Yazılı Soru 1. Lütfen kayıtlarda "This photo contains motorcycles." ifadesini içeren satırdan başlayıp kayıtların son satırında biten satırları, iki uç da dahil olmak üzere, numaralı liste halinde düzenleyin. Boş satırları listeye almayın.
Yazılı Soru 2. Asurî İmparatorluğu iddiası üzerine yazılmış yazıyı, son cümlesinden sonrasını yazarak devam ettirin.

Seçilen Metin.

İçeriğe geçmek için "Enter"a basın

Asurî İmparatorluğu mu kuruluyor!

Orhan Miroğlu / orhanmir@hotmail.com

Millet gazetesinde yer alan habere bakalım: “Araştırmacı Yazar Doğan Bekin, tarihte Güneydoğu’dan Musul’a kadar uzanan bölgede kurulmuş olan Büyük Asur Devleti’ni yeniden canlandırmak isteyen Nasturi, Süryani ve Asurîlerin büyük çalışmalar içine girdiklerini bildirdi… Yeni bir Asurî İmparatorluğu kuracak olan halkın şu an imparatorluğun merkezi diyebileceğimiz Mardin’de sayısı nedir biliyor musunuz? Midyat’ta üç bin civarında.. Mardin’de ise 200 aile kadar… Bekin’in bu ipe sapa gelmez iddialarının ben sadece Ergenekon ve Balyoz gibi darbe planlarının klasörlerinde birer suç ve ihanet belgesi olarak kaldığını sanıyordum. Meğer bu fikirler hâlâ tedavüldeymiş ve pazarlandığı alan da İslami bir sosyal ve siyasal alan. ( Mehmet Şevket Eygi’nin Pakraduni saçmalığından sonra, Ermeni İmparatorluğu iddiası beklerken Asuri İmparatorluğu çıktı. Allah akıl fikir versin. HYETERT)

******
Maalesef böyle bir iddia var şimdilerde. Süryaniler Türkiye’yi toprak satın alma yoluyla bir çeşit işgal edecek ve büyük bir ihtimalle(!) Mardin merkezli bir Asurî-Süryani İmparatorluğu kuracak!

Sağlanan Veriler.

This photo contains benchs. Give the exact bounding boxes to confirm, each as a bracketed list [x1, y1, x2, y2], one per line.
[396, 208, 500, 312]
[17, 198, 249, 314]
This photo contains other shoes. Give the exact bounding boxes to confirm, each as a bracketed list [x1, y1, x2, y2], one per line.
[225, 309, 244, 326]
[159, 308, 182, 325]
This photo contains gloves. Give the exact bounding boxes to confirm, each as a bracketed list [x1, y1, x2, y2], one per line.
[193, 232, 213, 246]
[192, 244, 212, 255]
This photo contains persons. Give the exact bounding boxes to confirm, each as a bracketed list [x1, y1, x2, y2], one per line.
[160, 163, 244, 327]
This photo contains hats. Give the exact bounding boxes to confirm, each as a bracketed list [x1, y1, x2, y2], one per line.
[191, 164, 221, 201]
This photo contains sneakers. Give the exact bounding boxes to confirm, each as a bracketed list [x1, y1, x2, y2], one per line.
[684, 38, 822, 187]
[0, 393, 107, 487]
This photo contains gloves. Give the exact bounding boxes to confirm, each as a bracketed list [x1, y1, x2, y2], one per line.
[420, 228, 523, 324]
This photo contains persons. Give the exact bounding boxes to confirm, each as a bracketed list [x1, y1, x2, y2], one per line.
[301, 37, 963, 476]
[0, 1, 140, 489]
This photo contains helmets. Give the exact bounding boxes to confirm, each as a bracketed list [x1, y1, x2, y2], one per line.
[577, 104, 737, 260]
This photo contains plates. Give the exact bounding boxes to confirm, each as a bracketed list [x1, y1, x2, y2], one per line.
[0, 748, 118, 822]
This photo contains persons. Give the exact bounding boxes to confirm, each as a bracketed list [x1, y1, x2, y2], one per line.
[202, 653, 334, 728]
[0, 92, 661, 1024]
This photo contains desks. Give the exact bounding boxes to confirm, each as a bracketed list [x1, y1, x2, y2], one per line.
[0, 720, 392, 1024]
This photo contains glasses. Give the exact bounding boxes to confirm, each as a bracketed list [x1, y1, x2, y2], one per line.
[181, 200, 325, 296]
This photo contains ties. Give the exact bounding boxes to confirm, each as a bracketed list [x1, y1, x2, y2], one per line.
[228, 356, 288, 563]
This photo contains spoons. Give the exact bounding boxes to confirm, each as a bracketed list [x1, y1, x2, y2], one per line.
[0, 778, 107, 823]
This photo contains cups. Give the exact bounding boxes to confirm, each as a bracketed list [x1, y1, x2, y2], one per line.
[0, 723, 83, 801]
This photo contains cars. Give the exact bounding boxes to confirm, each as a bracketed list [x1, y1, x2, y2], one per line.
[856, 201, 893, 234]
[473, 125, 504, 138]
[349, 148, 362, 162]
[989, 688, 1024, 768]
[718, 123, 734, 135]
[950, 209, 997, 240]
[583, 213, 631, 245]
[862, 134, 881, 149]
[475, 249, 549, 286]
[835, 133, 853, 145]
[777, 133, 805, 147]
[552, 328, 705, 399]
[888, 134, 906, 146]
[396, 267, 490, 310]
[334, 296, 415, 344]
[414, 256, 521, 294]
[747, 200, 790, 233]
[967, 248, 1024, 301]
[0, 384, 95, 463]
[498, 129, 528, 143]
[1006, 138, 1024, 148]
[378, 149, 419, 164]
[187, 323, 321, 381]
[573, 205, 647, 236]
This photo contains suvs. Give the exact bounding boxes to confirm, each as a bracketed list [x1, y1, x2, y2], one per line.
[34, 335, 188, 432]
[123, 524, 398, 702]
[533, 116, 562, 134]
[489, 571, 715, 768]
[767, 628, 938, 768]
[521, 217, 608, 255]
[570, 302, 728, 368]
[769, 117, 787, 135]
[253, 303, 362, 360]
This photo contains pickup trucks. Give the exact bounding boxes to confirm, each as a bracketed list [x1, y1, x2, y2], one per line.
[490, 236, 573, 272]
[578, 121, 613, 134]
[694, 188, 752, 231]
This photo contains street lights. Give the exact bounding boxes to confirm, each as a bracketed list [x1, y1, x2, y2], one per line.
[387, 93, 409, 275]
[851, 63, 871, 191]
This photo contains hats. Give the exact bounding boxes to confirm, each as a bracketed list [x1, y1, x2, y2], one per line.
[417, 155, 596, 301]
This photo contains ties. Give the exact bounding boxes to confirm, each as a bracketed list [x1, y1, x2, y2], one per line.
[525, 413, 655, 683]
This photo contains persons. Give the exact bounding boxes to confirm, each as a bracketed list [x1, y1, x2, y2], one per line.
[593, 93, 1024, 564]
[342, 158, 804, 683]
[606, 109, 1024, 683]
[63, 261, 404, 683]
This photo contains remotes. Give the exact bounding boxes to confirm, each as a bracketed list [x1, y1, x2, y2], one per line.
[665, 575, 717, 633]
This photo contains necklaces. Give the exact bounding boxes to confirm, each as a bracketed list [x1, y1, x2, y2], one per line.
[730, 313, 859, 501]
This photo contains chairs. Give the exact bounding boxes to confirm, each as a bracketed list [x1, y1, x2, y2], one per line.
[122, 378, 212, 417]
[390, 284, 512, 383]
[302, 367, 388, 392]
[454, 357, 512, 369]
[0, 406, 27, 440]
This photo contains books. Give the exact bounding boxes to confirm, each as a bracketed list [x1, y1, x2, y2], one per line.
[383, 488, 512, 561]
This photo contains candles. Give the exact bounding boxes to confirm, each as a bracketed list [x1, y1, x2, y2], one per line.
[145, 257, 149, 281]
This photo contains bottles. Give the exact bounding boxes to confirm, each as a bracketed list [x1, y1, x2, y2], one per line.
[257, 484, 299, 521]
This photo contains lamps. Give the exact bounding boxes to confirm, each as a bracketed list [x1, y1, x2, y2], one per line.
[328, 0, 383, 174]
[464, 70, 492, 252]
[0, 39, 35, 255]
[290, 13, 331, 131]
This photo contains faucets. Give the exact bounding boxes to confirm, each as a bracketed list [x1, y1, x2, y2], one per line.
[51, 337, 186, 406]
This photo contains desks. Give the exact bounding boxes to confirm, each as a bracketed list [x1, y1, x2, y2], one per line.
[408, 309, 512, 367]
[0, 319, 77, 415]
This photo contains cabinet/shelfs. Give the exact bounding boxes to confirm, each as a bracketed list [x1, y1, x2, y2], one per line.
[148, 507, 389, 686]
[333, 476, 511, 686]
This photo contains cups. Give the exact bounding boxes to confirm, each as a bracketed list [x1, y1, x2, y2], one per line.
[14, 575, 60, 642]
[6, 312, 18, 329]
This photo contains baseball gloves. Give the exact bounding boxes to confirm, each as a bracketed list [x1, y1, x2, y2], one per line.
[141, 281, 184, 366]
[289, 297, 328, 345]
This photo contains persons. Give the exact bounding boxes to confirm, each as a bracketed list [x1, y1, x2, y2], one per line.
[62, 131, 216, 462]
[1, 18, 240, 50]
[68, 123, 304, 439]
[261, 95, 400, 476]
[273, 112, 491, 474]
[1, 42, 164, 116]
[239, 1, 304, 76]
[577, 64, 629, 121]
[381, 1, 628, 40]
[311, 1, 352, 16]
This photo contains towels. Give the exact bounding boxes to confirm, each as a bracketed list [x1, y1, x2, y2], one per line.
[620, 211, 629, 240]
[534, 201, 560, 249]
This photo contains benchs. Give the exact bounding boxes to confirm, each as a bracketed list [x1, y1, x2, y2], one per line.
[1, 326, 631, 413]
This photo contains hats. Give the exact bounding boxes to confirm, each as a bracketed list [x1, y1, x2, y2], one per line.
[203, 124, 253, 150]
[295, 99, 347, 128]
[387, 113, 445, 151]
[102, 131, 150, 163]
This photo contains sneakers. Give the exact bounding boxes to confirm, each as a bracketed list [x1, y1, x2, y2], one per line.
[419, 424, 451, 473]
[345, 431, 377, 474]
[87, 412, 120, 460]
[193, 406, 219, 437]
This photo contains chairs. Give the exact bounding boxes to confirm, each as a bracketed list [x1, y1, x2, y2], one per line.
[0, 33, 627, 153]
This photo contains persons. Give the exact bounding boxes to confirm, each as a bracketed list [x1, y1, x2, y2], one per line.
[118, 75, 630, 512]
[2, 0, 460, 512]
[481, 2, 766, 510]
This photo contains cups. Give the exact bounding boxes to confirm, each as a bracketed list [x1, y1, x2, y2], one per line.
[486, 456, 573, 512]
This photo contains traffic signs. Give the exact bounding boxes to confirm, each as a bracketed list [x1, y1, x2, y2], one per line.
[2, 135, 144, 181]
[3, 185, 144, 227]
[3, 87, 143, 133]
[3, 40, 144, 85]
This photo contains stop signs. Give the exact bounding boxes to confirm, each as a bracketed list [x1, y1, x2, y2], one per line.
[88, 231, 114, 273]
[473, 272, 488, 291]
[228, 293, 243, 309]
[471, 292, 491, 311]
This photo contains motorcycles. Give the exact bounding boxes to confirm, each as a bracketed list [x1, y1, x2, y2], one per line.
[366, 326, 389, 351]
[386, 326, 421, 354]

Alıştırma Yanıtı 1.
1. This photo contains motorcycles. Give the exact bounding boxes to confirm, each as a bracketed list [x1, y1, x2, y2], one per line.
2. [366, 326, 389, 351]
3. [386, 326, 421, 354]

Alıştırma Yanıtı 2.
İddianın sahibi SP GİK üyesi Doğan Bekin. İddiaya geleceğim ama önce Süryaniler için birkaç söz.
Midyat’ta yer alan Mor Gabriel Manastırı için açılan dava olmasaydı, muhtemelen bu ülkede Süryani diye bir halkın olduğunun farkına bile varmayacaktık.
Mor Gabriel Manastırı’nın üstünde yer aldığı toprakların bir kısmının işgal edildiği iddiasıyla açılan ve yerel mahkemede görülen bir “arazi davası” etrafında yürütülen tartışmalar Türkiye’nin azınlıklar ve Lozan sözkonusu olduğunda, şimdiye kadar üstü örtülmüş, halktan gizlenmiş, Ermeni meselesinin yanı sıra, bir de Süryani meselesi diye bir meselesi olduğunu ortaya çıkardı ve o tarihten sonra da cin şişeden çıktı. Süryanileri burada ve Avrupa’nın çeşitli ülkelerinde daha fazla duymaya başladık.
Yüzyıl boyunca görmezlikten gelinen bir halkı biraz da mahcubiyet içinde keşfetmek gibi bir şeydi yaşadığımız.
1915’te Süryanilerin başına gelenleri az çok bilenlerdenim. Çünkü bu trajedinin merkezinde Midyat yer alıyor ve ben de Midyatlıyım. Bu halkın azaldıkça azalan bir halk olduğunu, 1915 ve sonrasında zulüm gördüğünü ve katliamlara uğradığını biliyorum. Üç yıl önce Süryani dostlarımın misafiri olarak İsveç’e gittiğimde onların hikâyesini bir kitapla anlatabilecek kadar çok şey öğrenmiştim. Nitekim öyle de oldu, benimle paylaşılan anılar, özel hikâyeler, 1915’ten başlayıp Avrupa’ya uzanan bir anlatıya, bir kitaba dönüştü ve Affet Bizi Marin adıyla yayımlandı.
Süryani halkın macerası devam ediyor.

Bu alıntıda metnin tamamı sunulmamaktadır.